A graduate of the doctoral study programme Discrete Mathematics has deep and wide theoretical as well as methodological knowledge in the area of discrete mathematics, he/she has mastered theoretical foundations of discrete mathematics and its real world applications. He/she is familiar with the scientific research methods in the field. He/she is able to discover deep properties of discrete structures and to propose mathematical models in different scientific (but not only) fields. He/she is well prepared to solve practical problems of discrete nature by proposing original ideas and solutions. He/she is familiar with research presentation methods including publishing in scientific journals and lecturing in scientific conferences. A graduate is able to keep the contacts with recent developments in his/her research fields and to influence in a positive way his/her professional career.
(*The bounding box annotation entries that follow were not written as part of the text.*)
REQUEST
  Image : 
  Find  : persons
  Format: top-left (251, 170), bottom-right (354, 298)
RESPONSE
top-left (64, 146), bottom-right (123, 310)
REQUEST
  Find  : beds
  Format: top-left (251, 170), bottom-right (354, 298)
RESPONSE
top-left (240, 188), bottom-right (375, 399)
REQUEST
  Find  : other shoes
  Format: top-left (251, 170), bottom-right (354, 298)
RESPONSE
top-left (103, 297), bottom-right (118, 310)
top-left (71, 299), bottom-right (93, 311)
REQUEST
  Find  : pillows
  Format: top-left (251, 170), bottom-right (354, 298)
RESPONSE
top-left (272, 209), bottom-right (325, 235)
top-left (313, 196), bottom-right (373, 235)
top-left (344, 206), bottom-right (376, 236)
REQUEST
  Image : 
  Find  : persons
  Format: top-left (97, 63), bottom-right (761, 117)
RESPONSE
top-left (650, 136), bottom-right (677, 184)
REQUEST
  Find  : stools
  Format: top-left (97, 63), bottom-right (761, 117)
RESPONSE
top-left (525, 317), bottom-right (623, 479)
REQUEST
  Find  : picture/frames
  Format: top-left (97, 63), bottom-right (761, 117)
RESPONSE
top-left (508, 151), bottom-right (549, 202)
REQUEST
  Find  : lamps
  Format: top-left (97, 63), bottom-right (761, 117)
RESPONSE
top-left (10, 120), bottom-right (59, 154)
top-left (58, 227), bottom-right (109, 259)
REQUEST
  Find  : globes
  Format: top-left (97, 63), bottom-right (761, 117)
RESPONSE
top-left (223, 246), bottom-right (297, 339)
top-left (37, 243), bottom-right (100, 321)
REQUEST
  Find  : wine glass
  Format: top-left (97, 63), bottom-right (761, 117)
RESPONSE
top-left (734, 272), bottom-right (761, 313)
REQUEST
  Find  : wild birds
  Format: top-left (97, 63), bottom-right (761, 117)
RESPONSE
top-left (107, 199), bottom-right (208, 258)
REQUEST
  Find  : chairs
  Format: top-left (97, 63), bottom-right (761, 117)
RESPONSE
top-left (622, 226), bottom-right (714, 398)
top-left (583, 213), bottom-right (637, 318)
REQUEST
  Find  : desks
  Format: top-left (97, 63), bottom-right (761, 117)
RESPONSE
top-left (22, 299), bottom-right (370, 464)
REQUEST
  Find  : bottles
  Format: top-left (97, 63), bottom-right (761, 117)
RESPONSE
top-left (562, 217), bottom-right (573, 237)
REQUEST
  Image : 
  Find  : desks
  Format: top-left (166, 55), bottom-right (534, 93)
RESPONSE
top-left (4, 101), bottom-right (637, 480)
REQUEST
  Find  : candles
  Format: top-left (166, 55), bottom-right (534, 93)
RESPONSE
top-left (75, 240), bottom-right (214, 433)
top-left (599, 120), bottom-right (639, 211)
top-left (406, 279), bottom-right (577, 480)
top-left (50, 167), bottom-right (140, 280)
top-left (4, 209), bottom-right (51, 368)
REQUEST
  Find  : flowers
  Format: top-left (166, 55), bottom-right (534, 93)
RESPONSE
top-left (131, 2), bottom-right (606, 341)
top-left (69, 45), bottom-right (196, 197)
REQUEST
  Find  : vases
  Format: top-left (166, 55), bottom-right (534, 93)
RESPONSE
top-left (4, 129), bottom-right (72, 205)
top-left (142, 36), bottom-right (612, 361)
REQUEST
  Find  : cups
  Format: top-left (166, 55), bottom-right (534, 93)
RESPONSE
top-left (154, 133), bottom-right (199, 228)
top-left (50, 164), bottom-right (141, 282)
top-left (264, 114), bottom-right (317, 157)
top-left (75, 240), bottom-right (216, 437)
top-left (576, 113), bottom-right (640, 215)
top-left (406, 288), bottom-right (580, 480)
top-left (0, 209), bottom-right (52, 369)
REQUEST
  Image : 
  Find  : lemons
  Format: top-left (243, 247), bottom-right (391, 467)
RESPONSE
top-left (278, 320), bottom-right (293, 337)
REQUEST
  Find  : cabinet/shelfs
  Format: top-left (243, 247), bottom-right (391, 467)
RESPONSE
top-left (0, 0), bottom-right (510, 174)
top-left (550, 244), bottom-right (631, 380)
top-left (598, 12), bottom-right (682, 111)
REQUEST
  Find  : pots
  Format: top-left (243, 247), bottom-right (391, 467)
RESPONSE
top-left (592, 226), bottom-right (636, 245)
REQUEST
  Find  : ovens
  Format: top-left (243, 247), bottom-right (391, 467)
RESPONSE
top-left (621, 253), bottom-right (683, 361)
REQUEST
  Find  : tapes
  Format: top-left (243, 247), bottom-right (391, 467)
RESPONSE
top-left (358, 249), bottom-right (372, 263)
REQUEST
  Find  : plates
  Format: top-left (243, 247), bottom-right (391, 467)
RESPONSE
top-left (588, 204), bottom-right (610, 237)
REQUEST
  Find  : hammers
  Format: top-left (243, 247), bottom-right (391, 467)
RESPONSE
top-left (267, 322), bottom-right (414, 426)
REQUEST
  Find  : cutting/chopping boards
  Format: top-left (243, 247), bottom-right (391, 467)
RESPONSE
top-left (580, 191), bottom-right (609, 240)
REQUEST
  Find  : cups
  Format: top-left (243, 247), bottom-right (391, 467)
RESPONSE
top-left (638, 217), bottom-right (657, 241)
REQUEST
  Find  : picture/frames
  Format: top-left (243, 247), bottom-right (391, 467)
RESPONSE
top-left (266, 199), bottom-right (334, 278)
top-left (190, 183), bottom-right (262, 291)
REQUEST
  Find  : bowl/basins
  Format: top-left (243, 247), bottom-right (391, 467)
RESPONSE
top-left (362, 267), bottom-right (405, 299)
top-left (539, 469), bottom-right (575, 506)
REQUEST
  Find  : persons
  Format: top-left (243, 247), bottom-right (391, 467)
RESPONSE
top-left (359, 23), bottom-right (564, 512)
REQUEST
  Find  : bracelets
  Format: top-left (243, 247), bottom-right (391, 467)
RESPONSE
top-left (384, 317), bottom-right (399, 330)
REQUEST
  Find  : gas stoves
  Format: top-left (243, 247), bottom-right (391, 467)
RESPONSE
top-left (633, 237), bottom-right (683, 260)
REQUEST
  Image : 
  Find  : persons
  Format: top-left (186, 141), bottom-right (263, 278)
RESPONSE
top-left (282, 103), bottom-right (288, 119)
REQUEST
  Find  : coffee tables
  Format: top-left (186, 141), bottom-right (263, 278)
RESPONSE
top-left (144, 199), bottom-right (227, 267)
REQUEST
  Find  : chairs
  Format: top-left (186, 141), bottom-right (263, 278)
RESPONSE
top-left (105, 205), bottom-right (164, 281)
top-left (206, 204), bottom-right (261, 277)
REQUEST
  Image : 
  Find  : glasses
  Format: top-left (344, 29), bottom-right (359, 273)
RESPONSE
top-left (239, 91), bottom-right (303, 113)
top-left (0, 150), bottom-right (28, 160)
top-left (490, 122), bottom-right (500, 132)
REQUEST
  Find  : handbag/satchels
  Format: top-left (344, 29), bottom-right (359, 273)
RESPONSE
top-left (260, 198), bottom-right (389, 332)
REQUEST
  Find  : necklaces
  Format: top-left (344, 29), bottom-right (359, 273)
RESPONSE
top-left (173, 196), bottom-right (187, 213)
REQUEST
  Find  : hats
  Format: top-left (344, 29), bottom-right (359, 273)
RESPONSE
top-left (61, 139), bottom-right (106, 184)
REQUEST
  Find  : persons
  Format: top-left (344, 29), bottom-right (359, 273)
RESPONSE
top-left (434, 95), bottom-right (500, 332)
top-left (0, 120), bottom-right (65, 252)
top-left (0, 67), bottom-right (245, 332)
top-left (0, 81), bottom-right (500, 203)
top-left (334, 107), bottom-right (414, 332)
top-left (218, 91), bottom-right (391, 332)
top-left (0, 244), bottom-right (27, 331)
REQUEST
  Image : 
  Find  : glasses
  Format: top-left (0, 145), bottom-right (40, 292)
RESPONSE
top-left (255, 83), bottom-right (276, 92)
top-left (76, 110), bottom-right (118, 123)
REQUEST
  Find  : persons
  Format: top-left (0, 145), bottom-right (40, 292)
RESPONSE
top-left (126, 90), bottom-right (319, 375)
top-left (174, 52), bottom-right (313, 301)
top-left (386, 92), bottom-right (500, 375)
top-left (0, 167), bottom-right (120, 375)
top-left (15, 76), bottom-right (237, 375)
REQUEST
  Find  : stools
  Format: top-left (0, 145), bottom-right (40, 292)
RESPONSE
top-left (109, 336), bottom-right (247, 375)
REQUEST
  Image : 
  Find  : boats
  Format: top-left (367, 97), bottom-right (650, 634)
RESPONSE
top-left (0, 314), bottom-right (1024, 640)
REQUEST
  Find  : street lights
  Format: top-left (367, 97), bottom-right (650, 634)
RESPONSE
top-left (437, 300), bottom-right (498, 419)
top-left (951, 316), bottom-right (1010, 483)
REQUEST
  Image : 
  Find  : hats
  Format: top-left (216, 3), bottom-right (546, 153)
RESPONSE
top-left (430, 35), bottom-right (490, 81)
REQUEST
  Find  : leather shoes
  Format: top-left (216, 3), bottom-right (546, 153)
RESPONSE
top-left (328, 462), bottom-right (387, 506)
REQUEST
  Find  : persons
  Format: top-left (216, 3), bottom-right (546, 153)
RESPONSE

He/she can assert himself/herself very well as a university teacher, as a team researcher, and also as a private company employee (a member of a managerial multidisciplinary team, an architect of underlying mathematical models, a software developer, and so on) oriented mainly to applications of methods of discrete mathematics.
A graduate of the Theory and Practice in Mathematics Teaching will have gained quality education in mathematical disciplines from a curriculum focused on teaching of mathematics mainly in the areas related to IKT, pedagogically-psychological disciplines, as well as quantitative analysis. He or she will be able to apply the acquired theoretical knowledge to problem solving in a society practice, work with academic libraries and journal literature, utilise Internet resources, present personal results at local and international conferences, and formulate mathematical problems, projects and other forms of activation for students.